-- Work task --
Your reply should consist of the entries, copied exactly and stripped of images.

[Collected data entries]
· · · · · · ·

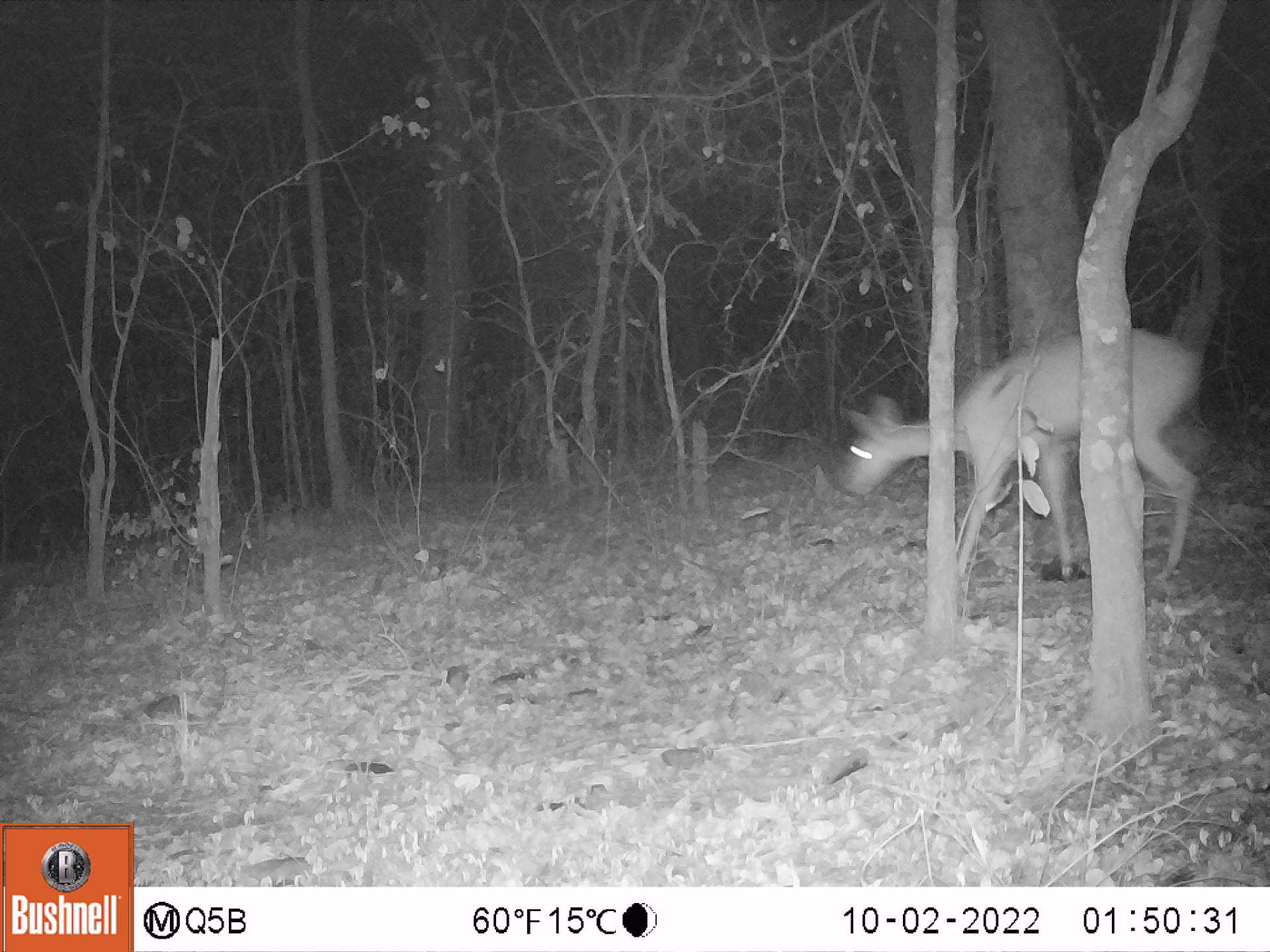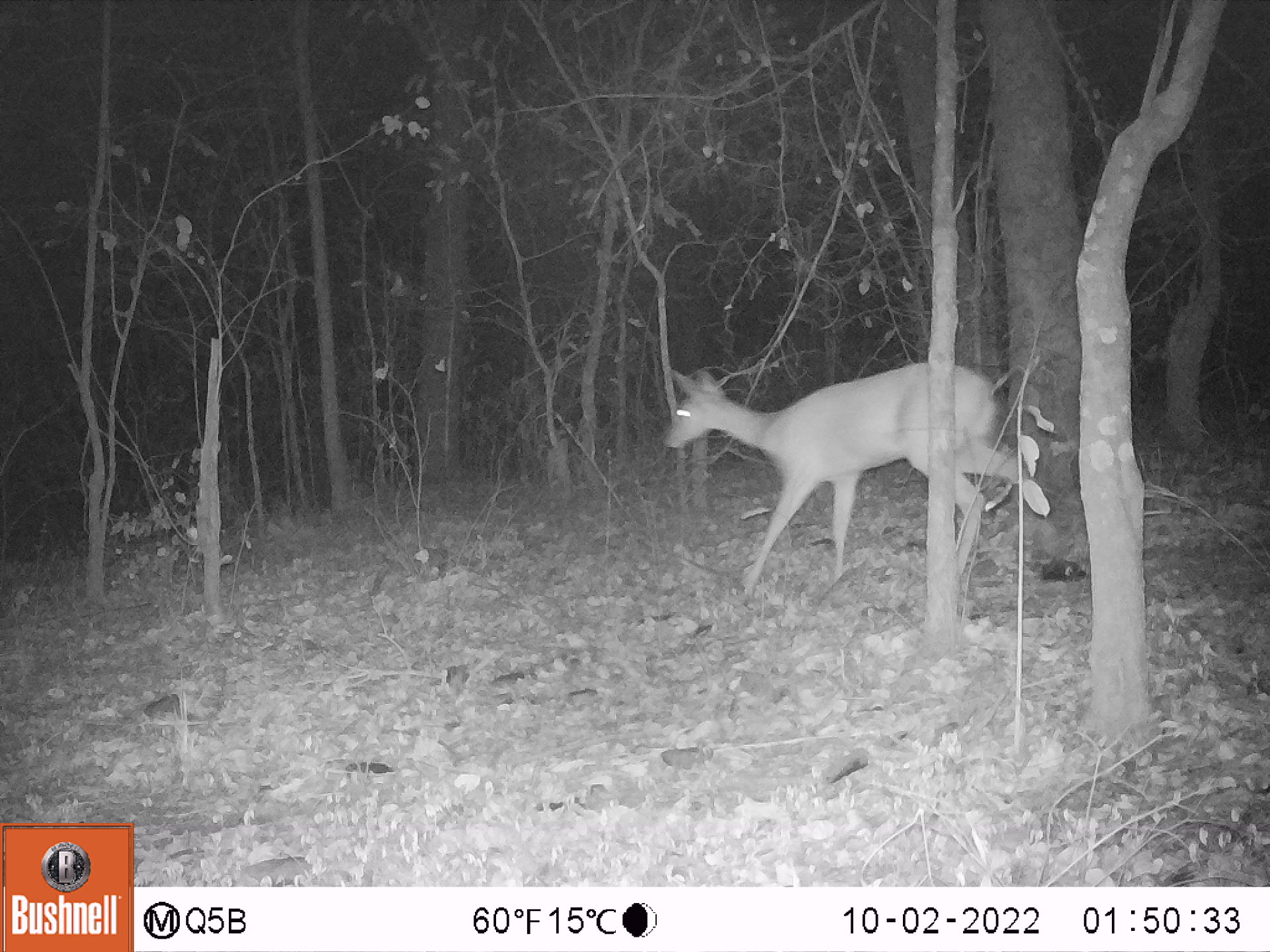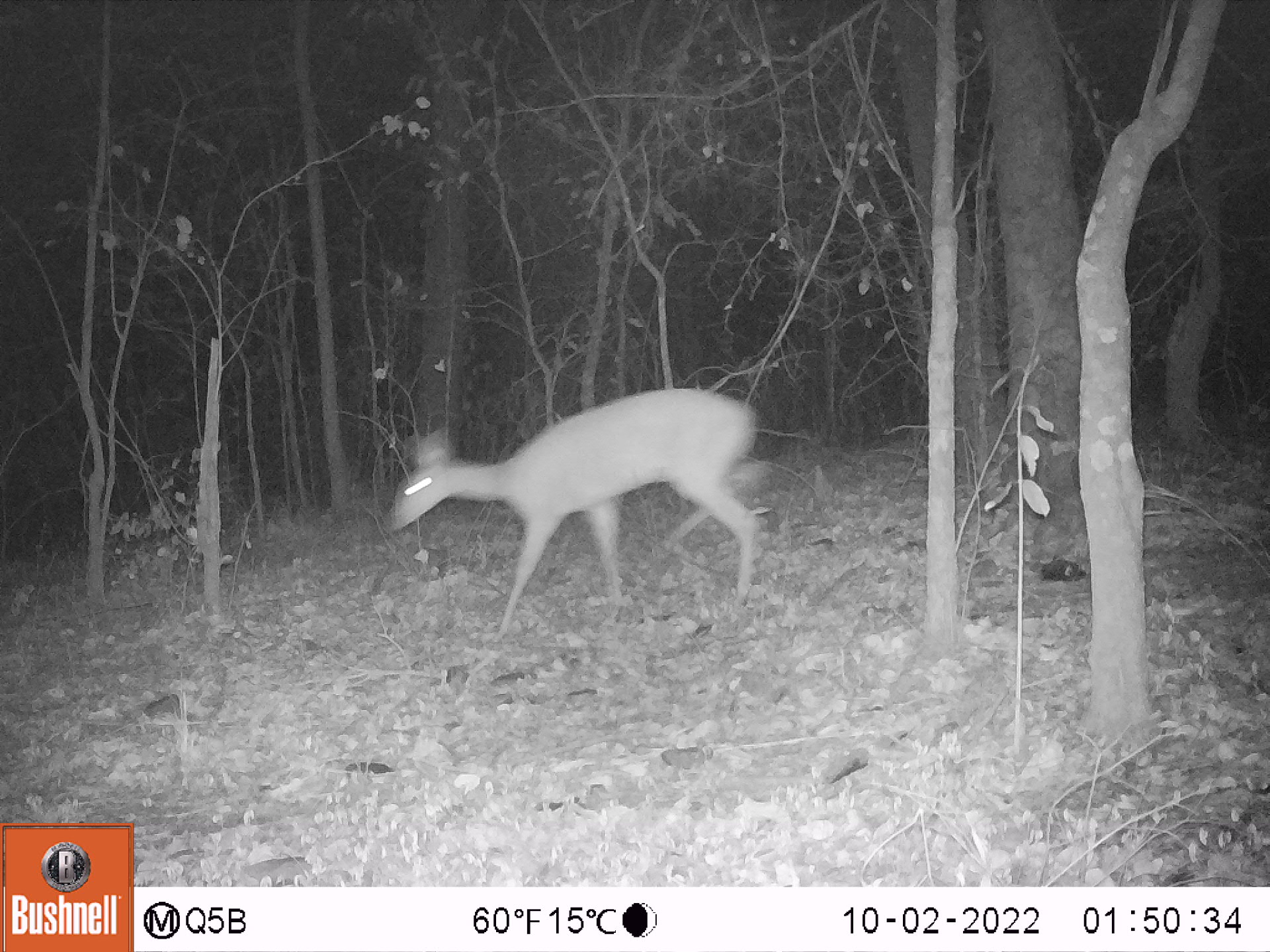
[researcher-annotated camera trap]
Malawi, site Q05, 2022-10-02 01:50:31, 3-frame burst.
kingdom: Animalia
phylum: Chordata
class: Mammalia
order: Artiodactyla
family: Bovidae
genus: Tragelaphus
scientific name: Tragelaphus sylvaticus sylvaticus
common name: cape bushbuck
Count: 1.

· · · · · · ·

-- Output --
[researcher-annotated camera trap]
Malawi, site Q05, 2022-10-02 01:50:31, 3-frame burst.
kingdom: Animalia
phylum: Chordata
class: Mammalia
order: Artiodactyla
family: Bovidae
genus: Tragelaphus
scientific name: Tragelaphus sylvaticus sylvaticus
common name: cape bushbuck
Count: 1.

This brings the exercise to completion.